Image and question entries
★ ★ ★ ★
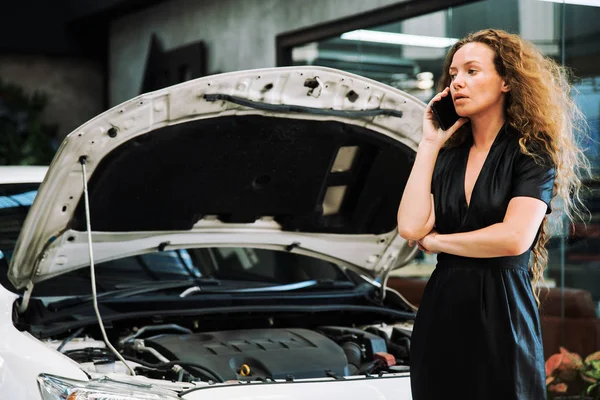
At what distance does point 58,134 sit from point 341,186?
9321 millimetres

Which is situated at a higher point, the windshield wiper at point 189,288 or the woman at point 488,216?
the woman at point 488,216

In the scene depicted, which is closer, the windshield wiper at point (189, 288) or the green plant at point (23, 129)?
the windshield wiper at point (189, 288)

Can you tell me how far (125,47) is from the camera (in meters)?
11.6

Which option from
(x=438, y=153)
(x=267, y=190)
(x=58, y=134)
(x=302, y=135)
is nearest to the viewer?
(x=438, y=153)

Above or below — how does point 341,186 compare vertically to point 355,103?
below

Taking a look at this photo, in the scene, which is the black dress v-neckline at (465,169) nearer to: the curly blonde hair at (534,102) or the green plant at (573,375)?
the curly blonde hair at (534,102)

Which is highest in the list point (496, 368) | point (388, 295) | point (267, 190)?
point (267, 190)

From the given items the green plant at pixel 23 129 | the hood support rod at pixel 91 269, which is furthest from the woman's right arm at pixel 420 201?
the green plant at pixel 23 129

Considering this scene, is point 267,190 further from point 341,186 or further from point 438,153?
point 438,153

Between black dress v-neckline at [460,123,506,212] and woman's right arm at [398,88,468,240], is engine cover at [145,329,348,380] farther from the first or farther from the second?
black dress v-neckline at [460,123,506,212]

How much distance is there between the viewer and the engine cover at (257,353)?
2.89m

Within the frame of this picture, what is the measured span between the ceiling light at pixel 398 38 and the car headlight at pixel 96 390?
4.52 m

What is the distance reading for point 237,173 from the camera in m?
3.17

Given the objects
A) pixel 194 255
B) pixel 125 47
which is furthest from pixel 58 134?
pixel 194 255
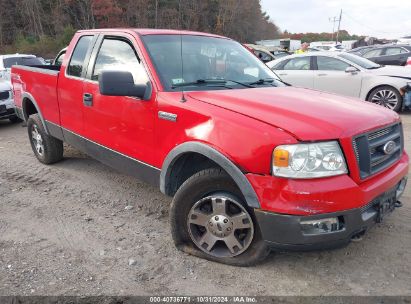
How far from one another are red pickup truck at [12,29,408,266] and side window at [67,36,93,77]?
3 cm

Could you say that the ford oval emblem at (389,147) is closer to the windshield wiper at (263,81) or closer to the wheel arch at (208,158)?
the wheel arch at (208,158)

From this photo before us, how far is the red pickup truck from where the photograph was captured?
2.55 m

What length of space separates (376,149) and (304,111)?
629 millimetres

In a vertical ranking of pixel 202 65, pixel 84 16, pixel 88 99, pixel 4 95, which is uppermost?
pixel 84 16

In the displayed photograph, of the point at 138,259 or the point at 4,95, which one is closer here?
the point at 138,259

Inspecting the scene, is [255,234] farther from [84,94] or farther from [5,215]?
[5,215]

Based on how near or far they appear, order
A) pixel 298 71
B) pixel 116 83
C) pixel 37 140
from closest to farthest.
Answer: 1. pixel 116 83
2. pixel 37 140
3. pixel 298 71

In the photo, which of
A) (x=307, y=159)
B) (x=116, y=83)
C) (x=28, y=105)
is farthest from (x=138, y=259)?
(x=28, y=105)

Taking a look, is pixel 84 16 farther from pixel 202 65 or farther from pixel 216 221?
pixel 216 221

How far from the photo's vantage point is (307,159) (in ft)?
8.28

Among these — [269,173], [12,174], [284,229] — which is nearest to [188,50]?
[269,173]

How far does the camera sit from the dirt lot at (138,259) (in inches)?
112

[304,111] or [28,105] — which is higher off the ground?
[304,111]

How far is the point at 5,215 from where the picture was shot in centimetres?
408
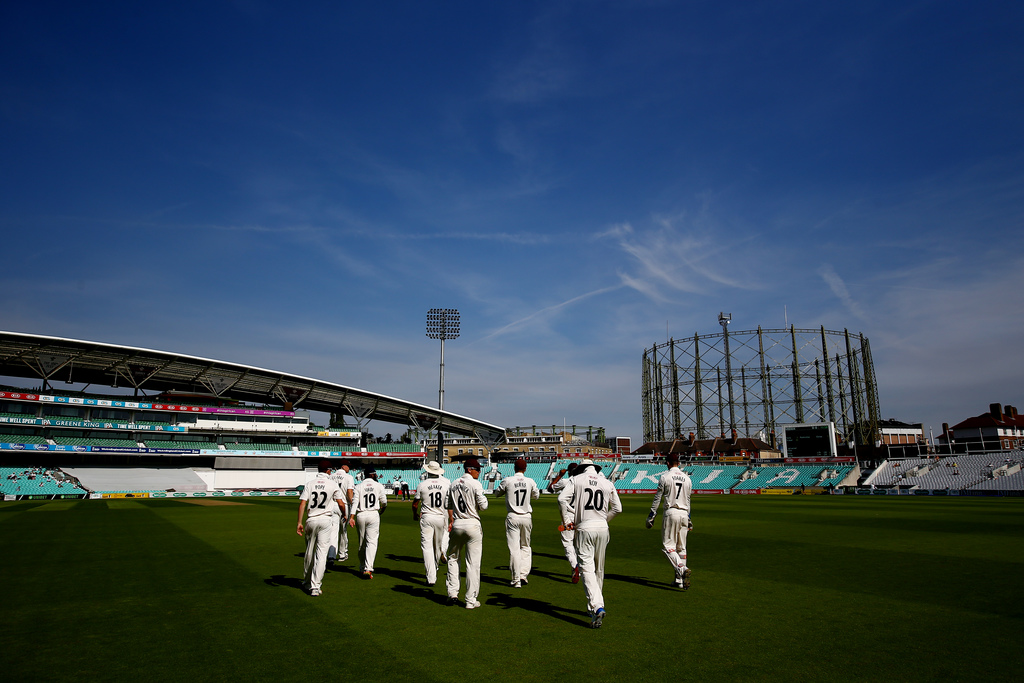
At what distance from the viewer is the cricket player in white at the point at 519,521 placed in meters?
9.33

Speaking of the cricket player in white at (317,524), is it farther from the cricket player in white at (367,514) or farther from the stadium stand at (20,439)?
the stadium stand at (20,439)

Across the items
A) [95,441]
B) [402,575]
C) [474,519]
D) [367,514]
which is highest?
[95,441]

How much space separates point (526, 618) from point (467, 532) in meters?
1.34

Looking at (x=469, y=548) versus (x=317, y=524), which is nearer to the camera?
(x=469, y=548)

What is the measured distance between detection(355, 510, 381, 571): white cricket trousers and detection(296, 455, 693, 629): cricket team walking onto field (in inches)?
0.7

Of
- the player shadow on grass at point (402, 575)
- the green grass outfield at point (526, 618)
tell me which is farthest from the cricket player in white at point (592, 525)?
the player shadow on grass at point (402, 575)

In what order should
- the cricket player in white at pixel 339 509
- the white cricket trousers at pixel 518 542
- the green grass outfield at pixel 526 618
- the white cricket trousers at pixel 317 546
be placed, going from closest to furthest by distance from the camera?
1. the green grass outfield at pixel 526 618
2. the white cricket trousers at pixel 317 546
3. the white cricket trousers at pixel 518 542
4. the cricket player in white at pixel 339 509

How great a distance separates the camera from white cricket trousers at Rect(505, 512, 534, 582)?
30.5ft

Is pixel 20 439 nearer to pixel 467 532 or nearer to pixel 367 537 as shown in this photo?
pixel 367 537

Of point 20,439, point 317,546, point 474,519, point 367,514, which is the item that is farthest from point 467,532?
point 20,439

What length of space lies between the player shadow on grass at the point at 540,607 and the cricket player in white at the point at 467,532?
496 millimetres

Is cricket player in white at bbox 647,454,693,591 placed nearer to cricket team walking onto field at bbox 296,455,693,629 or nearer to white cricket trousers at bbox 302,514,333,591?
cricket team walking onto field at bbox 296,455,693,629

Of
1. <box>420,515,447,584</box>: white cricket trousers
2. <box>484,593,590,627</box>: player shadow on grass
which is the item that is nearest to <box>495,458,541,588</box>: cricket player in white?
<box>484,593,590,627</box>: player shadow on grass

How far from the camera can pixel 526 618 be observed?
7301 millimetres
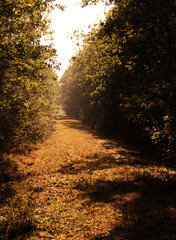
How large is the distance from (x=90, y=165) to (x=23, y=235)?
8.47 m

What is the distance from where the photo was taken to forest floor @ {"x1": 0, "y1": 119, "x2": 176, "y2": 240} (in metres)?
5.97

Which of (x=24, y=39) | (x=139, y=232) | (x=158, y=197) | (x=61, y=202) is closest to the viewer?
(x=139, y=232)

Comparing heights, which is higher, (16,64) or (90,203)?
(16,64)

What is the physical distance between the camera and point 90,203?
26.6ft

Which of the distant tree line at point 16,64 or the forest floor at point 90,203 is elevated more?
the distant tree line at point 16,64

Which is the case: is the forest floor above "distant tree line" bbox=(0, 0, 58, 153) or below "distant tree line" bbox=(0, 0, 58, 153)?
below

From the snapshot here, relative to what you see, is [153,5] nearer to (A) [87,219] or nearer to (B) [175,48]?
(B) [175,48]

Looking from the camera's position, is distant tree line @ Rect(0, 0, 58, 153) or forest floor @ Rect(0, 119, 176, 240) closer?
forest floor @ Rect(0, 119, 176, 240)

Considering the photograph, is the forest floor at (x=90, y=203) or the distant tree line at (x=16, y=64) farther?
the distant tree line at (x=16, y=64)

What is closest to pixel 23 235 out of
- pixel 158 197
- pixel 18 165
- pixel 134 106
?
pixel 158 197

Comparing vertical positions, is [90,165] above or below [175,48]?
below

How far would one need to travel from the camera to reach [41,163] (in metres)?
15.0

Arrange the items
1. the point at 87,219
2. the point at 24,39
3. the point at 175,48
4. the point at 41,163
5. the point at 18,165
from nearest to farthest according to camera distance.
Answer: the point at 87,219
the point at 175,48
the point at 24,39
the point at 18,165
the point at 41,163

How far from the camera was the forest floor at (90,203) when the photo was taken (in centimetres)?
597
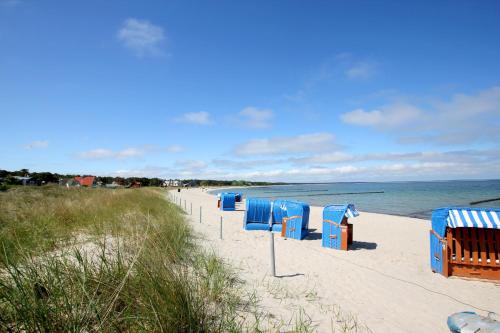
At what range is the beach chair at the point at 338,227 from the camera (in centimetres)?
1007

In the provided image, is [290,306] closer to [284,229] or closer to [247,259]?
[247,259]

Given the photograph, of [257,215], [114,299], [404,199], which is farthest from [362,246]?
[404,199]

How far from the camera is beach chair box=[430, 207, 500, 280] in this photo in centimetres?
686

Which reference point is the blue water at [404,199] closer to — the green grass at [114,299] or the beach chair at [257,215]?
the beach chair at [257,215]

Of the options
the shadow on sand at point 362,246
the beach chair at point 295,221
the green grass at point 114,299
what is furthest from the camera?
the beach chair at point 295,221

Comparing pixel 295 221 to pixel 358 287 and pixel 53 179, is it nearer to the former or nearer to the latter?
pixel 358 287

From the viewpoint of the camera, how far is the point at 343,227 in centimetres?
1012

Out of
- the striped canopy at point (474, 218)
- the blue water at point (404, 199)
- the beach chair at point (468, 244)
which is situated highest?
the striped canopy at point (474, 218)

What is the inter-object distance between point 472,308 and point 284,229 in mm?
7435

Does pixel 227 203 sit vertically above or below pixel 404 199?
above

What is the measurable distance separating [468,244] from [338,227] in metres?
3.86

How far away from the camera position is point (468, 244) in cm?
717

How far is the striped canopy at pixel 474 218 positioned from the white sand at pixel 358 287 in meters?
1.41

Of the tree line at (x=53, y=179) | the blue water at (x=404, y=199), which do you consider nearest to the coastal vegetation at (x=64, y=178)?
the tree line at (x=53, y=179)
★ ★ ★ ★
TASK TO COMPLETE: Starting at the line that has "What is the measurable" and running through the last of the entries, write those lines out again, swapping "striped canopy" for "striped awning" and leaving everything else unchanged.

SOLVED PROBLEM:
What is the measurable distance separating [468,244] from [338,227] in metres?
3.86

How far away from the camera position is point (468, 244) in cm?
717

How far is the striped awning at pixel 474 218 positioned from the white sand at pixel 358 287 in meters?
1.41

Of the tree line at (x=53, y=179) | the blue water at (x=404, y=199), which do you consider nearest to the coastal vegetation at (x=64, y=178)?
the tree line at (x=53, y=179)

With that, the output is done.